Reconciling theory with practice

Third, I always aim to link knowledge with action and to reconcile theory with practice. While teaching case studies of diverse contemporary issues such as unequal development, environmental degradation, technological advancement, rapid economic growth and HIV/AIDS in South Asia and sub-Saharan Africa, for example, I always ask students to engage with and deconstruct the historical and political sub-texts that may contribute towards such contradictory trends as well as to critique the effectiveness of policy interventions proposed to address them. The gender studies, international development and environmental issues courses I teach are informed by the needs and interests of future scholars of gender, international development and environmental studies as well as practitioners who hope to engage in research, policy formulation, project design and implementation.

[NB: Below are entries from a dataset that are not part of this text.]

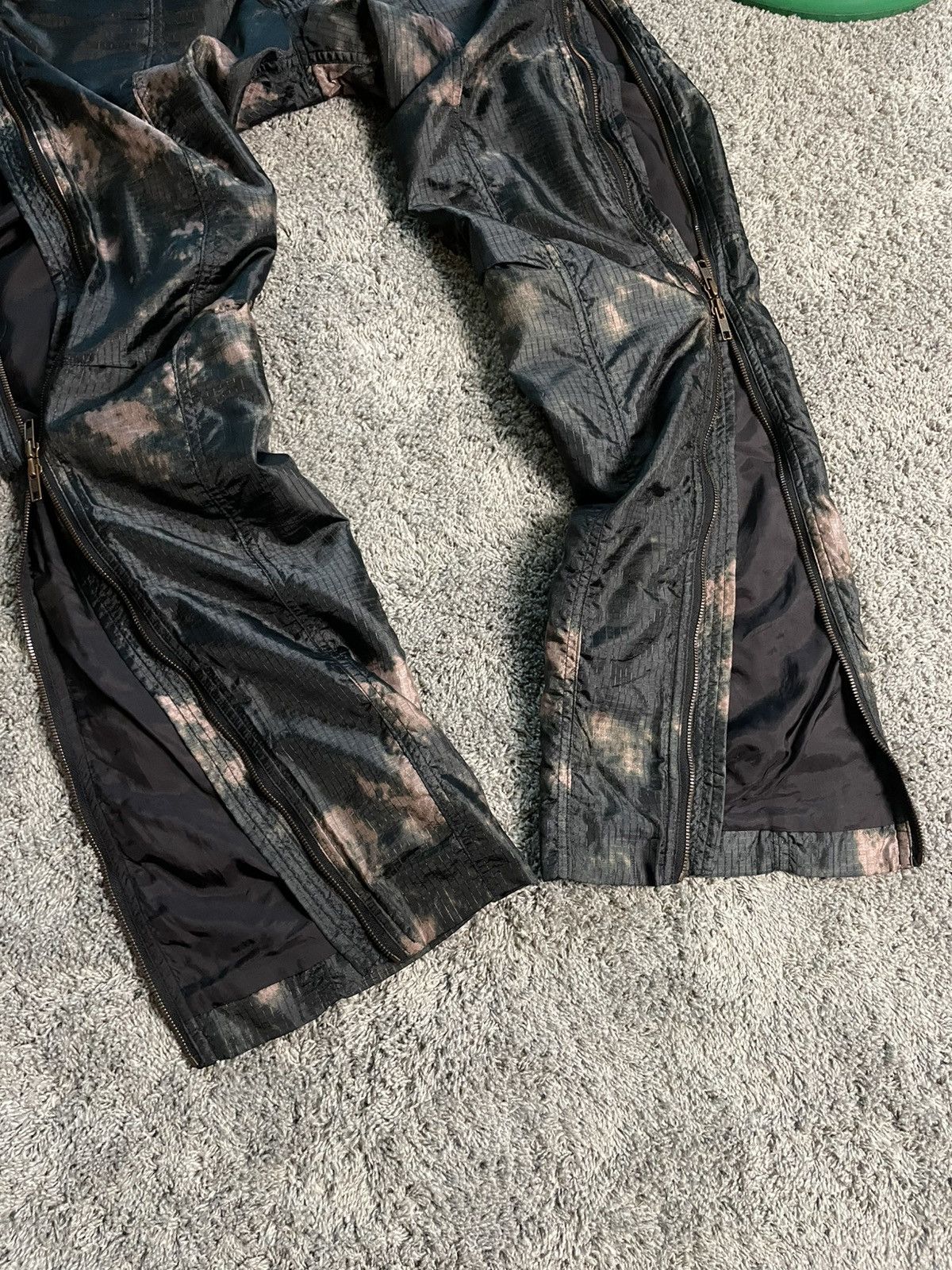 Issey Miyake Issey Miyake Bleach Full Side Zip Pant Size US 29 - 2 Thumbnail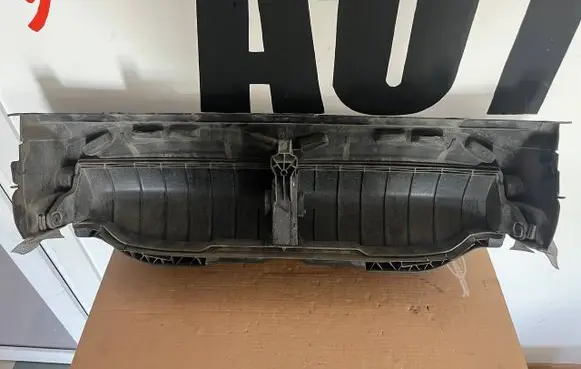BMW 1 F40 Front grill 9448484 T208562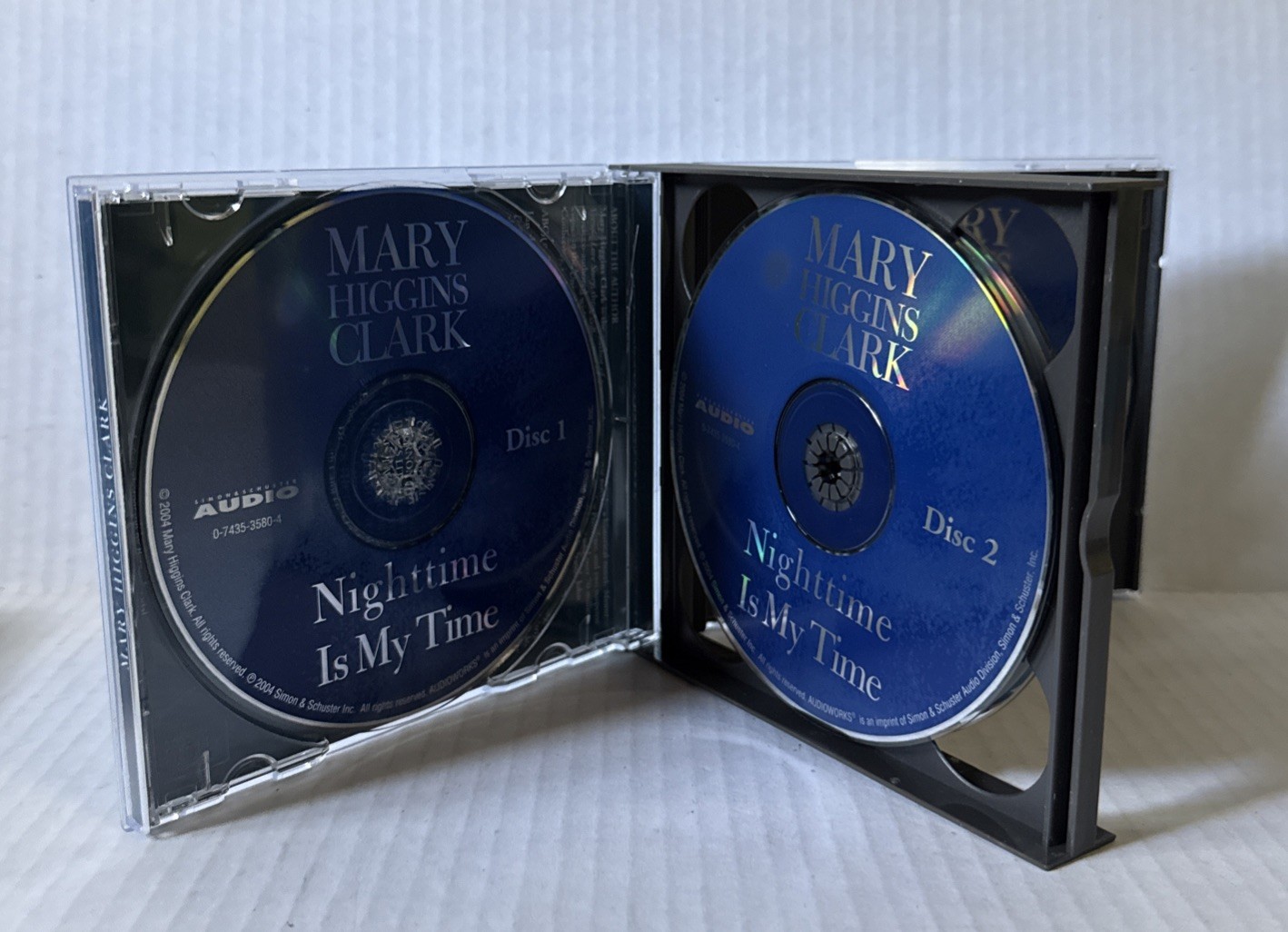 Nighttime is My Time by Mary Higgins Clark (4 CD Abridged Audiobook)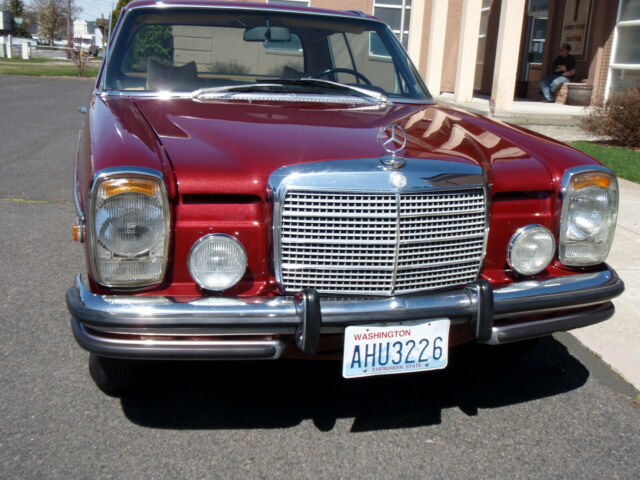 Mercedes-Benz 200-Series 1973 image number 25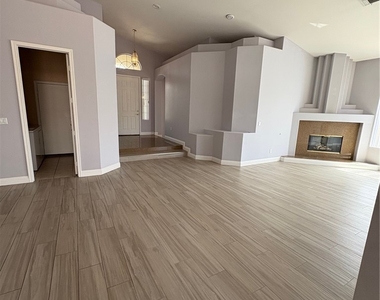 8727 Stockholm Avenue - Photo Thumbnail 15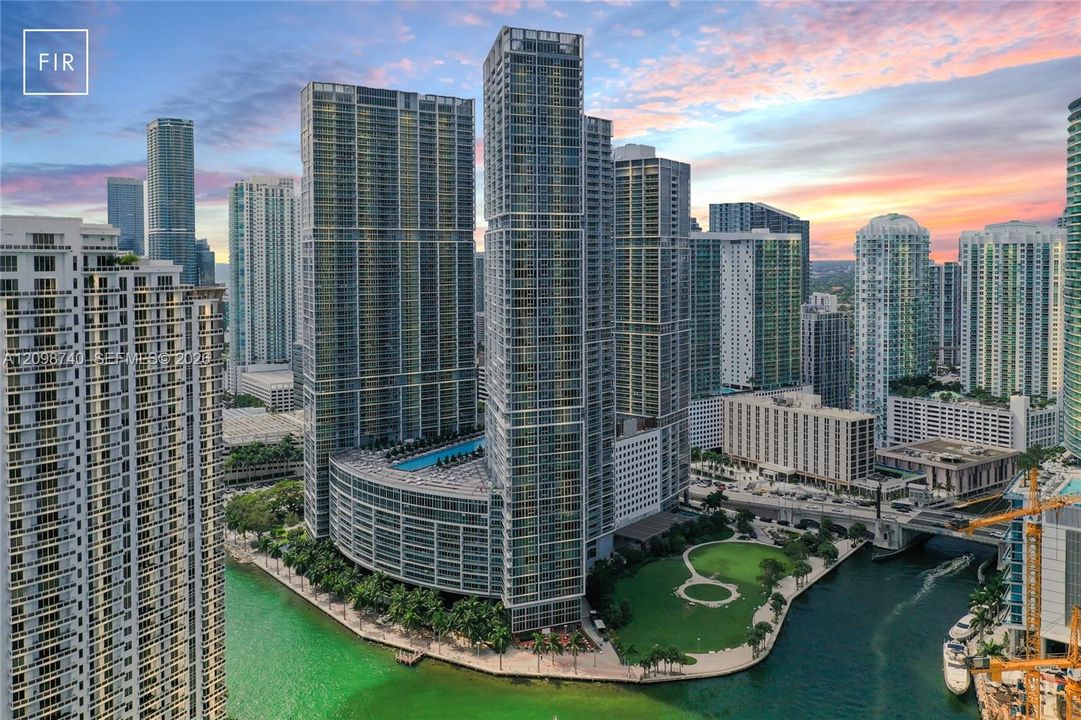 For Rent: $2,650 (0 beds, 1 baths, 598 Square Feet)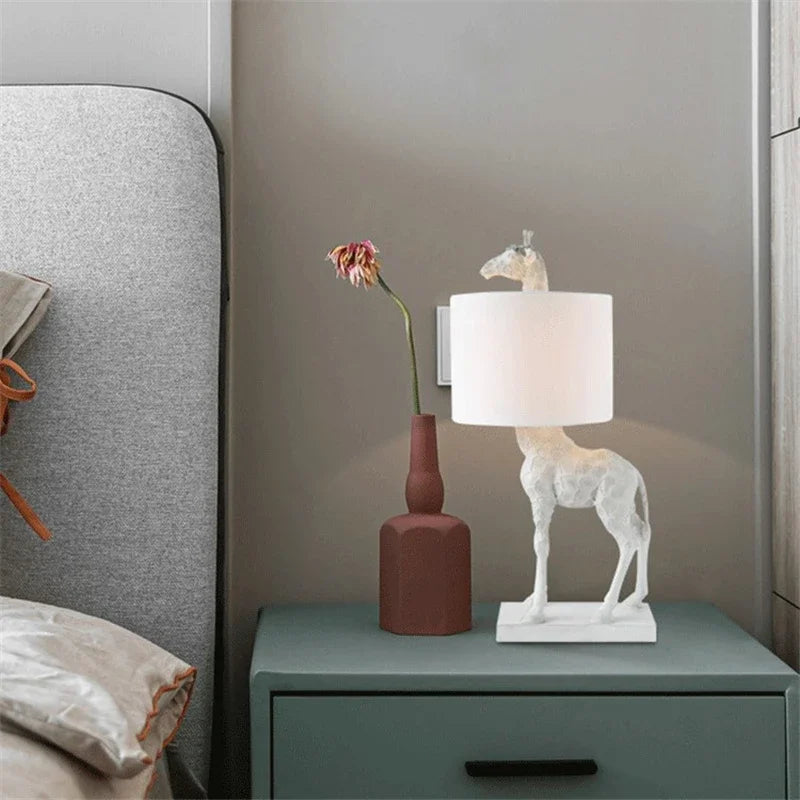 SavannaGlow - Resin giraffe table lamps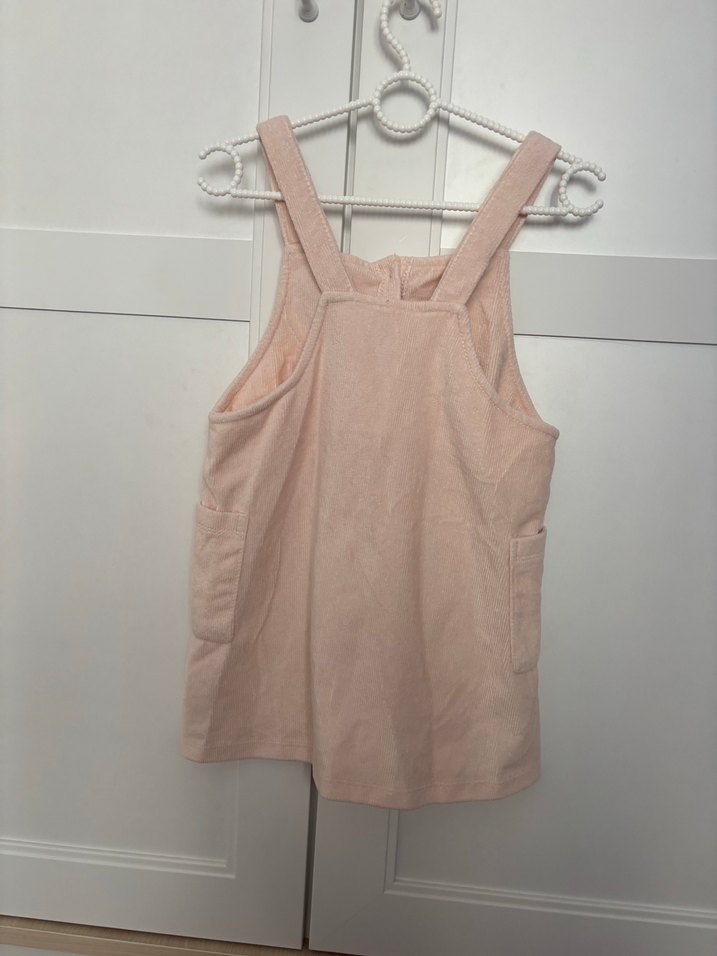 Kız Çocuk Pembe Düğmeli Askılı Tulum - Görsel 2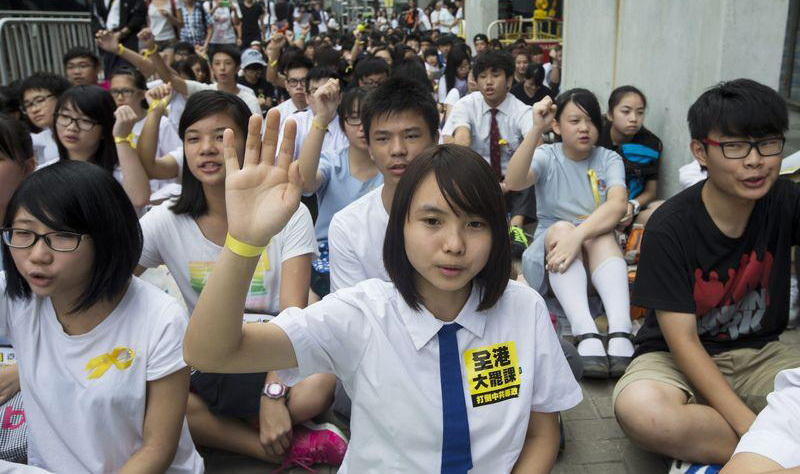 Now school students join Hong Kong protest movement - OrissaPOST
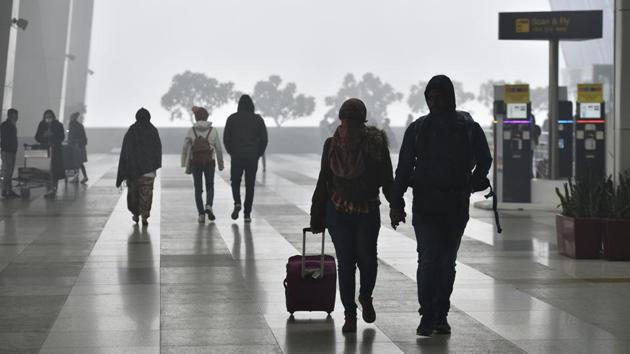 Fog brought down visibility around the Delhi airport Sunday morning. (HT PHOTO) Fog brought down visibility around the Delhi airport Sunday morning. (HT PHOTO)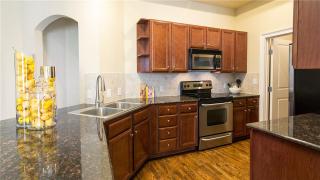 2323 Mccue Rd, Houston TX  77056-4683 exterior
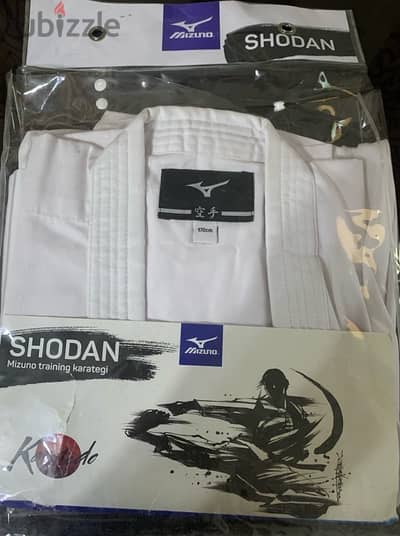 ‏بدلة كارتيه (Mizuno) جديده   مقاس(١٧٠)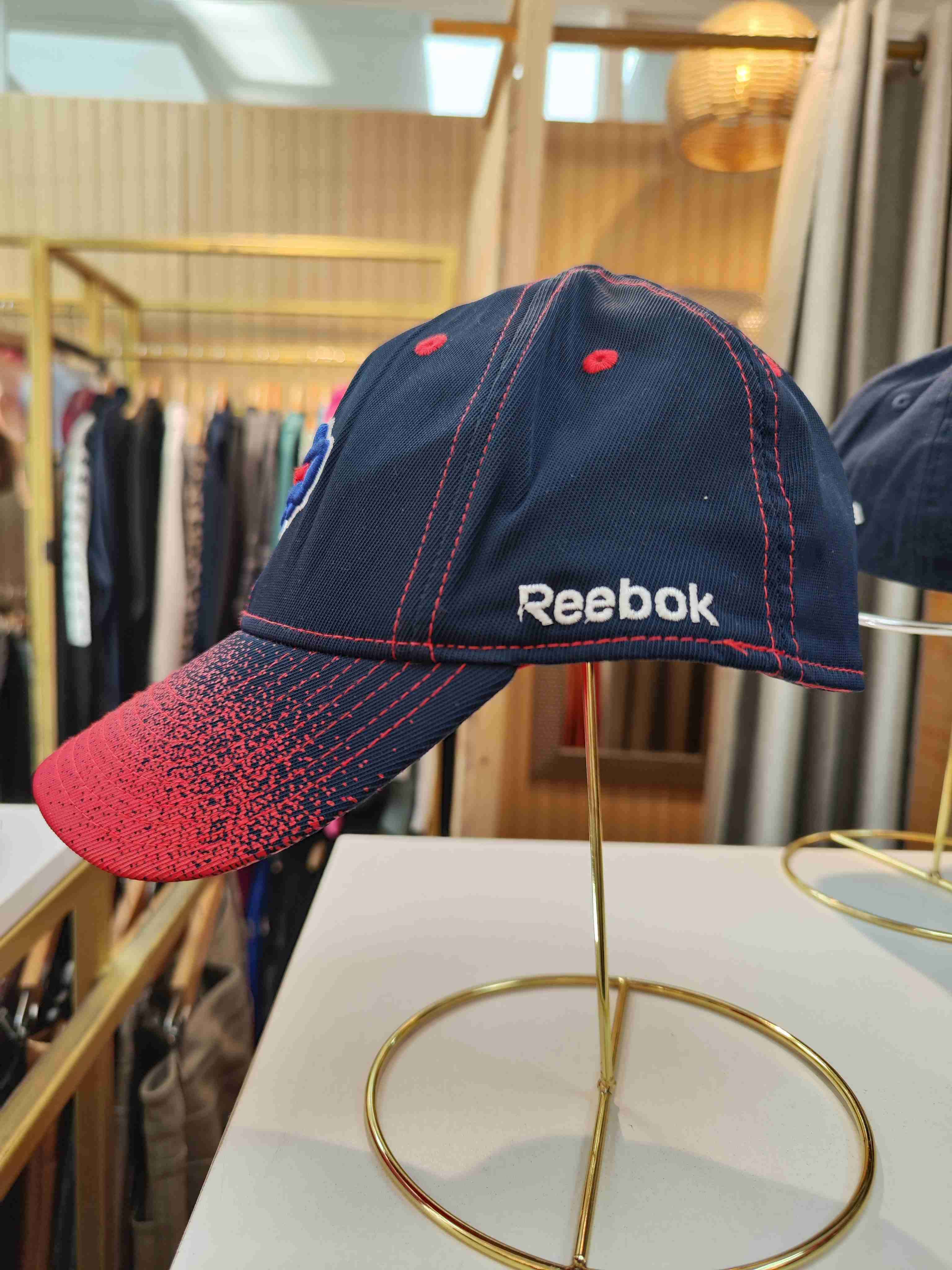 Gorra deportiva azul y roja - miniatura 2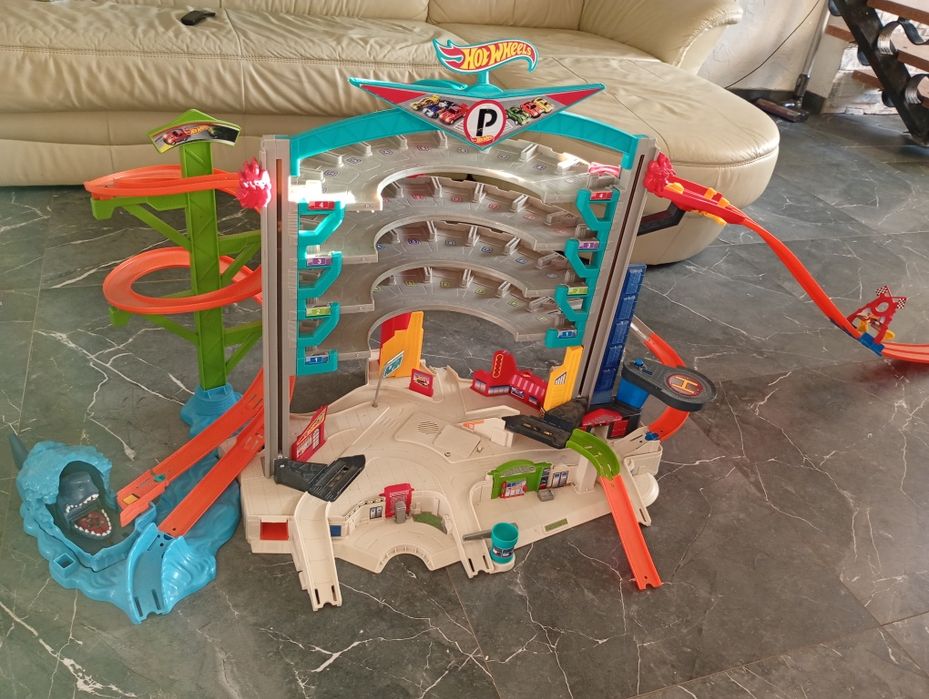 Іграшка,паркінг Hot Wheels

By sharing case studies of my own work experience, as well as those of friends and colleagues, I attempt to impress upon students the complexities inherent in integrating and reconciling theory and practice. Fourth, through my teaching I attempt to cater to the needs and interests of students from a wide range of knowledge levels, abilities and interests. Because the courses I teach are interdisciplinary, they invariably attract students from a variety of backgrounds, disciplines and skill levels: the student who cannot point to Sri Lanka on a world map will almost inevitably be in the same class as the student who has already taken multiple courses on South Asian history, geography and politics; the student who is taking the Gender, Justice, Change course solely because it fits their constraints of a Wednesday afternoon school schedule is likely to be sitting right behind the student who has already been in multiple study-abroad courses and is actively planning for a career in the Canadian foreign service. The challenge in such classes is retaining the interest and enthusiasm of the latter student without overwhelming the former. I try to optimize student learning through the use of course readings, lectures, films, case studies, guest speakers, group projects, panel presentations, debates as well as written and oral participation. If class size permits, I also attempt to make assignments flexible enough to provide individual students with the opportunity to relate the content of the courses to their specific areas of interest and concentration.

Integrating my research

I actively integrate my research and publications (on gender and development, urban poverty, microfinance, etc.) into my teaching. I find that doing this not only enables students to gain an appreciation for the challenges and opportunities of conducting policy-focused research but it also enables them to sharpen their critical and analytical abilities. I encourage students to provide feedback on my research as a means to develop their abilities to constructively criticize the work of their peers as well as “experts” in gender studies and international development. My undergraduate courses attract a substantial number of students with very limited background in international development or global studies. For example, I have taught students from marketing, organizational studies, graphic design, social work, and health and nutrition on a regular basis. I discovered that my attempts to teach constructive criticism and respectful debate were working when, among other examples, a marketing major wrote an enthusiastic paper about the potential for scaling up microcredit as a means for poverty alleviation in sub-Saharan Africa while very respectfully and methodically dissecting and disagreeing with my very contradictory findings on the topic from a peer-reviewed paper that I had assigned as a reading for that course. I’m happy to note that the student earned a well-deserved A on the assignment and the course!

Challenging my students

Finally, I believe that learning should be a space of partial unease: if students were to complete every task assigned to them with ease, they would be at a level lower than their actual competence. It has been my experience that students rise to the level of expectations placed on them. I set my expectations high because I know students are capable of meeting them.